Quand la peur devient un outil de pouvoir
Le Pakistan traverse une période profondément troublante. De nombreux citoyens constatent une répression politique croissante, de l'injustice, de la corruption, des restrictions à la liberté d'expression et un traitement de plus en plus sévère des manifestants. Les rapports et allégations concernant l'usage excessif de la force, et en particulier toute suggestion que les autorités pourraient recourir à la force létale contre les manifestants, soulèvent de sérieuses questions quant à la protection des droits fondamentaux et à la direction que prend le pays.
Lorsque ceux qui détiennent le pouvoir commencent à croire qu'ils sont au-dessus de toute responsabilité, les institutions s'affaiblissent et les citoyens ordinaires perdent confiance dans le système. Aucun gouvernement ni aucune institution ne devrait se considérer au-dessus de la Constitution, de la loi ou des principes fondamentaux de l'humanité.
En fin de compte, le pouvoir non contrôlé peut être limité par plusieurs forces. Premièrement, la reddition des comptes devant Allah le Tout-Puissant. Pour un croyant, l'autorité terrestre est temporaire, tandis que la reddition des comptes devant Allah est inévitable. Une personne peut échapper aux tribunaux, aux conséquences politiques ou aux critiques publiques, mais elle ne peut échapper à la justice divine.
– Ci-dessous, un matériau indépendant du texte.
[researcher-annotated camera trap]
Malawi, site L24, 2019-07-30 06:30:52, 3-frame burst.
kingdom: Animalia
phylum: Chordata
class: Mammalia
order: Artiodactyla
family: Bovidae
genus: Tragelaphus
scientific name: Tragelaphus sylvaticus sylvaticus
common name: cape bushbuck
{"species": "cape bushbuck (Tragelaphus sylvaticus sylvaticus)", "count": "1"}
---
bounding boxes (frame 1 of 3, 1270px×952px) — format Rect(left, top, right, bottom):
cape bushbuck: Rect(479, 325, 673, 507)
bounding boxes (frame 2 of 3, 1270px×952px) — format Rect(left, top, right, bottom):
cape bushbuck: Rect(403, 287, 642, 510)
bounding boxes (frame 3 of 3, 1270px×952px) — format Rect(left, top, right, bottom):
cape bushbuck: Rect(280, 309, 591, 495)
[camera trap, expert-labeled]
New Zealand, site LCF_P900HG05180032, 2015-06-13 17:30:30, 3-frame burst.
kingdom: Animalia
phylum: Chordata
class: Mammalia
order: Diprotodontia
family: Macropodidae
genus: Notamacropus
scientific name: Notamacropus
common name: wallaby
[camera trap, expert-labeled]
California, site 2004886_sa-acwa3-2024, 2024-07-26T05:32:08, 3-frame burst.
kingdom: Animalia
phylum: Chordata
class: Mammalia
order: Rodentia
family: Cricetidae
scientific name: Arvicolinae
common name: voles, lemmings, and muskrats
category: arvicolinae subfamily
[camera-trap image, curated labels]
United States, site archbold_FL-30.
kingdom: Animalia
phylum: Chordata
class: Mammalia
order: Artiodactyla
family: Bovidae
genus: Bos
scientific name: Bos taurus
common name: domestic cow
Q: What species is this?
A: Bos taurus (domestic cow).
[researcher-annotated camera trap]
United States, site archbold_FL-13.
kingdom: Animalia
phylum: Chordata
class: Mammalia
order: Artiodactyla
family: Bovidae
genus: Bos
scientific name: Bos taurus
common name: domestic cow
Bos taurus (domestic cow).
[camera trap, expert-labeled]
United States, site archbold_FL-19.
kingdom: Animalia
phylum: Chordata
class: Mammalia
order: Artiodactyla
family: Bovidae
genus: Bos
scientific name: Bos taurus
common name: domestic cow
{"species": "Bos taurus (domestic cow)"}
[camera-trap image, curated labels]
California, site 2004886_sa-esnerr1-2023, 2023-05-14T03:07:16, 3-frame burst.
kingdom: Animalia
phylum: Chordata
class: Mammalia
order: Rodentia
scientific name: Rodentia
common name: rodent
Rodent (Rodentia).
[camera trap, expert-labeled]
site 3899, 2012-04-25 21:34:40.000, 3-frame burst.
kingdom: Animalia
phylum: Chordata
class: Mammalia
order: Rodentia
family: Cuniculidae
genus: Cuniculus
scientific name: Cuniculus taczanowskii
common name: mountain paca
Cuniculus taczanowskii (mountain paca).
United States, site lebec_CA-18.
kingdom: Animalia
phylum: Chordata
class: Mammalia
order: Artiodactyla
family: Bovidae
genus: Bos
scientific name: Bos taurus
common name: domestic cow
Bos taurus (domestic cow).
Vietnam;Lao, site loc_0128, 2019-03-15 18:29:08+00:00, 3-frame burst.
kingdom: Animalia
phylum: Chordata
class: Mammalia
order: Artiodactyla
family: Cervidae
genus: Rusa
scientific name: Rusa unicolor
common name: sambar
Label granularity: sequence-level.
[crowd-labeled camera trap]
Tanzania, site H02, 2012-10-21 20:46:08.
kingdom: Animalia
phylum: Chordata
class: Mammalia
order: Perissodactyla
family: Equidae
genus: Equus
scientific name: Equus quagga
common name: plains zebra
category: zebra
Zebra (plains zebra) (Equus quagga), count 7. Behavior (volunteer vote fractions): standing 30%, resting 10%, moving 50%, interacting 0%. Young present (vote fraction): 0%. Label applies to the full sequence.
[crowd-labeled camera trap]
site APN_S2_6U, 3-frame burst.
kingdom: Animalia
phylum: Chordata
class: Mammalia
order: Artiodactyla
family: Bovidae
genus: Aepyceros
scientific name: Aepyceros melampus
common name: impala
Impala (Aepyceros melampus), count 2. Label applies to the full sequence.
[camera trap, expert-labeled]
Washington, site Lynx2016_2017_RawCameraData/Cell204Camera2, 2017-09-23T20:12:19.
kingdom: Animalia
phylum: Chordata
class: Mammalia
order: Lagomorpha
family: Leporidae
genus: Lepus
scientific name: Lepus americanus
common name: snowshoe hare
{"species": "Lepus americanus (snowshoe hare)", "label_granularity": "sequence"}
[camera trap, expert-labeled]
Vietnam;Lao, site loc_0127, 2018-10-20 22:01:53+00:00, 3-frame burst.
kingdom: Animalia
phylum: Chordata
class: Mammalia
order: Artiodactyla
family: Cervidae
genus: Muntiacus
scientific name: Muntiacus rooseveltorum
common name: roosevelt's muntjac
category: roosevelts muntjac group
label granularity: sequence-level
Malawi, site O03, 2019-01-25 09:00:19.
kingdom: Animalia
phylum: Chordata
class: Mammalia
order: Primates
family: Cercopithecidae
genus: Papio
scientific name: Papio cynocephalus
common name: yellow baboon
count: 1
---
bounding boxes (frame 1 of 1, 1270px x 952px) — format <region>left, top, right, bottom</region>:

Deuxièmement, la pression internationale. Les gouvernements qui ignorent les principes démocratiques ou les droits de l'homme peuvent faire face à des critiques diplomatiques et à des pressions de la part de gouvernements étrangers, d'institutions internationales et d'organisations de défense des droits de l'homme. Cependant, la politique internationale est largement dictée par des intérêts stratégiques, et le Pakistan ne devrait jamais dépendre uniquement des puissances étrangères pour protéger sa démocratie.
Troisièmement, et peut-être la force terrestre la plus importante, est le peuple pakistanais lui-même. Pourtant, le pouvoir public devient inefficace lorsque la peur domine la société. Les arrestations, l'intimidation, les restrictions sur les manifestations et la peur de la violence peuvent décourager les citoyens ordinaires de faire entendre leur voix. Lorsque les gens commencent à croire que s'exprimer pourrait leur coûter leur liberté, leurs moyens de subsistance, voire leur vie, le silence devient un mécanisme de survie.
Mais la peur ne peut pas assurer une stabilité politique permanente. Un Pakistan fort nécessite des institutions que les citoyens respectent plutôt que craignent : des tribunaux indépendants, des gouvernements responsables, des forces de l'ordre professionnelles, une presse libre, une compétition politique pacifique et le droit des citoyens de manifester sans violence.
Le Pakistan n'a pas besoin d'un autre cycle de vengeance, de haine ou de confrontation. Il a besoin de justice sans discrimination, de responsabilité sans ingérence politique et d'une loi qui s'applique également aux puissants et aux impuissants.
Le pouvoir est temporaire. Les gouvernements changent, les commandants prennent leur retraite, les dirigeants politiques vont et viennent, mais les conséquences de l'injustice peuvent perdurer pendant des générations.
Ceux qui exercent l'autorité aujourd'hui devraient donc se souvenir d'un principe simple : quand la reddition des comptes terrestre échoue, la reddition des comptes devant Allah demeure.